Aortic declamping. Declamping of the aorta causes sudden decreases in aortic impedance, systemic vascular resistance and venous return with reperfusion of the bowel, pelvis and lower limbs and redistribution of blood. Inflammatory mediators are swept into the systemic circulation causing vasodilatation, metabolic acidosis, increased capillary permeability and sequestration of blood cells in the lungs. This is a critical period of anaesthesia and surgery because hypotension after aortic declamping may be severe and refractory unless circulating volume has been well maintained. If relative hypervolaemia is produced during the period of clamping by infusion of fluids to produce a CVP of greater than 12–14 mmHg (and perhaps administration of GTN until shortly before clamp release), declamping hypotension is less of a problem and metabolic acidosis may be diminished. Declamping hypotension usually resolves within a few minutes but vasopressors or positive inotropes are often required; these can be given before clamp release in anticipation. Good communication with the surgeon and slow or sequential clamp release helps the anaesthetist to manage aortic declamping. Renal blood flow decreases even when an infrarenal cross-clamp is used, and steps to maintain renal function are often required. The single most important measure is the maintenance of extracellular fluid volume (i.e. CVP > 12–14 mmHg). Prophylactic mannitol 0.5–1.0 g kg–1 i.v. or furosemide may also be administered, although the evidence for their efficacy is conflicting.

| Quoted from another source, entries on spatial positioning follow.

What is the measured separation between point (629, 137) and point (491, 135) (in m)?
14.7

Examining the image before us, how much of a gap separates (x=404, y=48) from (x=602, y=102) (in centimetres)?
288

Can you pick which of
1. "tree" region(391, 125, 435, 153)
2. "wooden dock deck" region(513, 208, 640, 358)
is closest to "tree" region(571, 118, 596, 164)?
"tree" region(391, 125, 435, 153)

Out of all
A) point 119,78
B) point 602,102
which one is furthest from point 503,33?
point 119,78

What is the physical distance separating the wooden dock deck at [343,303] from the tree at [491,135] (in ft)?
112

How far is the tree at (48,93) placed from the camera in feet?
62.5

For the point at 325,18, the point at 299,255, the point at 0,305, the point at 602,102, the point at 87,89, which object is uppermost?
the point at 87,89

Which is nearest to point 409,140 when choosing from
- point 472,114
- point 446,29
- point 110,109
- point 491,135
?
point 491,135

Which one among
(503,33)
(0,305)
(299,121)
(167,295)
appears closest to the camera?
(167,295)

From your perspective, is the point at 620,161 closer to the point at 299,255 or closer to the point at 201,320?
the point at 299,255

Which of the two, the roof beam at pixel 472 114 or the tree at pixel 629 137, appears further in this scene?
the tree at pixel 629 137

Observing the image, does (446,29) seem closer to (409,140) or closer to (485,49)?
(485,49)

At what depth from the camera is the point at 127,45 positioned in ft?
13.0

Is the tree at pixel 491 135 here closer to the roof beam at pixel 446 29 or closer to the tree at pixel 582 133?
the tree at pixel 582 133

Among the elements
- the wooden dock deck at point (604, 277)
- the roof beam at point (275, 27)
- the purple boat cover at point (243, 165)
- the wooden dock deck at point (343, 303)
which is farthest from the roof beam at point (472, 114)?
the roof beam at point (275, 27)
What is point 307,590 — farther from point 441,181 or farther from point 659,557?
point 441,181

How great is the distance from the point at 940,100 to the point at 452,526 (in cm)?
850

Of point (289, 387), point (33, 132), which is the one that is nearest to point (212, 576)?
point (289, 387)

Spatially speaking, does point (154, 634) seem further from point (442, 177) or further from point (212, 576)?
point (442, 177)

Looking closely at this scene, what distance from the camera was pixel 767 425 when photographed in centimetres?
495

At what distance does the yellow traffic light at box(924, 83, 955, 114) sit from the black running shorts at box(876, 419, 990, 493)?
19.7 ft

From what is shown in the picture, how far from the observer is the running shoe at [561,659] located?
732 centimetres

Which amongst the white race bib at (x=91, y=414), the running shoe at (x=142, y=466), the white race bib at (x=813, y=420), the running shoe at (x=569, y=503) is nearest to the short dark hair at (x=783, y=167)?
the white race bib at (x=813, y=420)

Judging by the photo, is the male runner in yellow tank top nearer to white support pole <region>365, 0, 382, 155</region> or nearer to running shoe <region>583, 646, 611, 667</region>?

The Postoperative Period: Postoperatively, the patient should be transferred to a high-dependency or intensive care unit. The decision to continue artificial ventilation or to extubate the trachea after surgery depends on the patient’s previous medical condition and physiological stability during and at the end of surgery. Artificial ventilation should be continued until body temperature and acid-base status are normalized, cardiovascular stability restored and effective analgesia provided. Patients have a high incidence of postoperative cardiovascular and respiratory complications; renal dysfunction and ileus are also common. Close monitoring is required for several days.